• _Goal of the exercise_
Only the lines from the one containing "common name: red deer" through the last line of the data are to be written out, exactly and in full.

[Collected data entries]
::::

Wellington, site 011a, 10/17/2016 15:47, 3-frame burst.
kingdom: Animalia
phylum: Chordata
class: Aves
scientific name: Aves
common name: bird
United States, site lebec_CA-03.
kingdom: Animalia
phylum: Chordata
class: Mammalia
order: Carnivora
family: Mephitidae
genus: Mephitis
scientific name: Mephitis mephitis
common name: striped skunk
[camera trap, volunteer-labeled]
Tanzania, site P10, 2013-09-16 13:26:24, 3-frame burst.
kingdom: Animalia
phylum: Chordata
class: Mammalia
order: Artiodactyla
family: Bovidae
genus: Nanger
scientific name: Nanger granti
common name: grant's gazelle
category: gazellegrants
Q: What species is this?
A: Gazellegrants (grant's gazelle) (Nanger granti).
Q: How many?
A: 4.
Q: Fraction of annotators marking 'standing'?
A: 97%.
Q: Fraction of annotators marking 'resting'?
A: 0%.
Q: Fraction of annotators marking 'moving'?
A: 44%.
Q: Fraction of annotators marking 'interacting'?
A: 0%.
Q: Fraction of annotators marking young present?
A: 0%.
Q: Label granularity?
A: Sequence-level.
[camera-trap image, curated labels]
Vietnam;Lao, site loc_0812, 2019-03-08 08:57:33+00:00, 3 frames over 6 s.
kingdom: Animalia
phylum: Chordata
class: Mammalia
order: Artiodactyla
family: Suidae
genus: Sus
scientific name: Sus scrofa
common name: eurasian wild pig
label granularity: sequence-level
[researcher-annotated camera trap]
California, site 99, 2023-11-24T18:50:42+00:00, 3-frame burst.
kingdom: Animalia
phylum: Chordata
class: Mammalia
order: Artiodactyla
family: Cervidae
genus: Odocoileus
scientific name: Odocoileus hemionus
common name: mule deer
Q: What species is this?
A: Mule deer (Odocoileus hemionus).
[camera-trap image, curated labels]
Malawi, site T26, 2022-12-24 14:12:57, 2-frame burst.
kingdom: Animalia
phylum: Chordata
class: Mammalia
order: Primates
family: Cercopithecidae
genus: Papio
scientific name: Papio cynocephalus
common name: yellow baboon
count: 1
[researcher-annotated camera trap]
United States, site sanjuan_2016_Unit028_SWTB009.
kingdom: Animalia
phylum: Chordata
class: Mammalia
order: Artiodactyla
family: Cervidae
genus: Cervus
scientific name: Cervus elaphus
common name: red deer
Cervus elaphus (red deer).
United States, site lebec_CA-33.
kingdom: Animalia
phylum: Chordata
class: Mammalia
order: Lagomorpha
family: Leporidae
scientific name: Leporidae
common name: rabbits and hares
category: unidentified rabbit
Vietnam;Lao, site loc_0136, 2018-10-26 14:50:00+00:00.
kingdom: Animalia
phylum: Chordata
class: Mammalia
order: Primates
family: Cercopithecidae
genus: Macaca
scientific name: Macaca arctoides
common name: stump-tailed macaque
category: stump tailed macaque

::::

• _Response to this task_
common name: red deer
Cervus elaphus (red deer).
United States, site lebec_CA-33.
kingdom: Animalia
phylum: Chordata
class: Mammalia
order: Lagomorpha
family: Leporidae
scientific name: Leporidae
common name: rabbits and hares
category: unidentified rabbit
Vietnam;Lao, site loc_0136, 2018-10-26 14:50:00+00:00.
kingdom: Animalia
phylum: Chordata
class: Mammalia
order: Primates
family: Cercopithecidae
genus: Macaca
scientific name: Macaca arctoides
common name: stump-tailed macaque
category: stump tailed macaque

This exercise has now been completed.